EXERCISE DETAILS ::
Output the lines of the material below verbatim, starting at the line that contains "As portrayed in" and ending at the line that contains "74.5 inches", with both of those lines included.

[Dataset excerpt]

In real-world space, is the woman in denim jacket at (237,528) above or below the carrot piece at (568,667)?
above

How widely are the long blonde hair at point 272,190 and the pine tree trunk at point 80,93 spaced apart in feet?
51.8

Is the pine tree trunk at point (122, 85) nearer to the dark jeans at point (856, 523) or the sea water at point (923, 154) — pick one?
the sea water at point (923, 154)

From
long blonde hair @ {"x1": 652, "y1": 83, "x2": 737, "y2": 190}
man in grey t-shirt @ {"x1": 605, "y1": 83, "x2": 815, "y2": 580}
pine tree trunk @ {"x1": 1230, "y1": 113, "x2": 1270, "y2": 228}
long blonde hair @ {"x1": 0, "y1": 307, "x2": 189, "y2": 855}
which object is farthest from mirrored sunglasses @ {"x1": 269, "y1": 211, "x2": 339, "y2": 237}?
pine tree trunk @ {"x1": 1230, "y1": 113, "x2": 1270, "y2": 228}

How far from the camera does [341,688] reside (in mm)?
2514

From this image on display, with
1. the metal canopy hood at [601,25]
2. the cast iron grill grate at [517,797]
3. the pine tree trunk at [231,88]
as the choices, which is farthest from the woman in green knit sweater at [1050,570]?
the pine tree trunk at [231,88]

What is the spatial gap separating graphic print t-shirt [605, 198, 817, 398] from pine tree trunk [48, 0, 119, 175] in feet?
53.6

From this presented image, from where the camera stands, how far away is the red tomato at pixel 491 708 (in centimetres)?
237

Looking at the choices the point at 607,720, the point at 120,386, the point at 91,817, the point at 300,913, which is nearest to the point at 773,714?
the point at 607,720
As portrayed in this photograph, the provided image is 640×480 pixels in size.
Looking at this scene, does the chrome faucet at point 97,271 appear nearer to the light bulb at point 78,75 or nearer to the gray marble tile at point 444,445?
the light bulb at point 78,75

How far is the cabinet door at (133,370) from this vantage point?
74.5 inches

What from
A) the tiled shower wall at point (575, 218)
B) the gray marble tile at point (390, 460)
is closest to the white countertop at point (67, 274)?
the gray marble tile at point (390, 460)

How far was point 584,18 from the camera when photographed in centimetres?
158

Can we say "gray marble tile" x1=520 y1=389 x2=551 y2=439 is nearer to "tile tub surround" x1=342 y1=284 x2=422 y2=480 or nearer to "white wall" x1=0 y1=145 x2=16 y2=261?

COMPLETE OUTPUT ::
As portrayed in this photograph, the provided image is 640×480 pixels in size.
Looking at this scene, does the chrome faucet at point 97,271 appear nearer to the light bulb at point 78,75 or nearer to the gray marble tile at point 444,445?
the light bulb at point 78,75

How far is the cabinet door at (133,370) from this vantage point?
74.5 inches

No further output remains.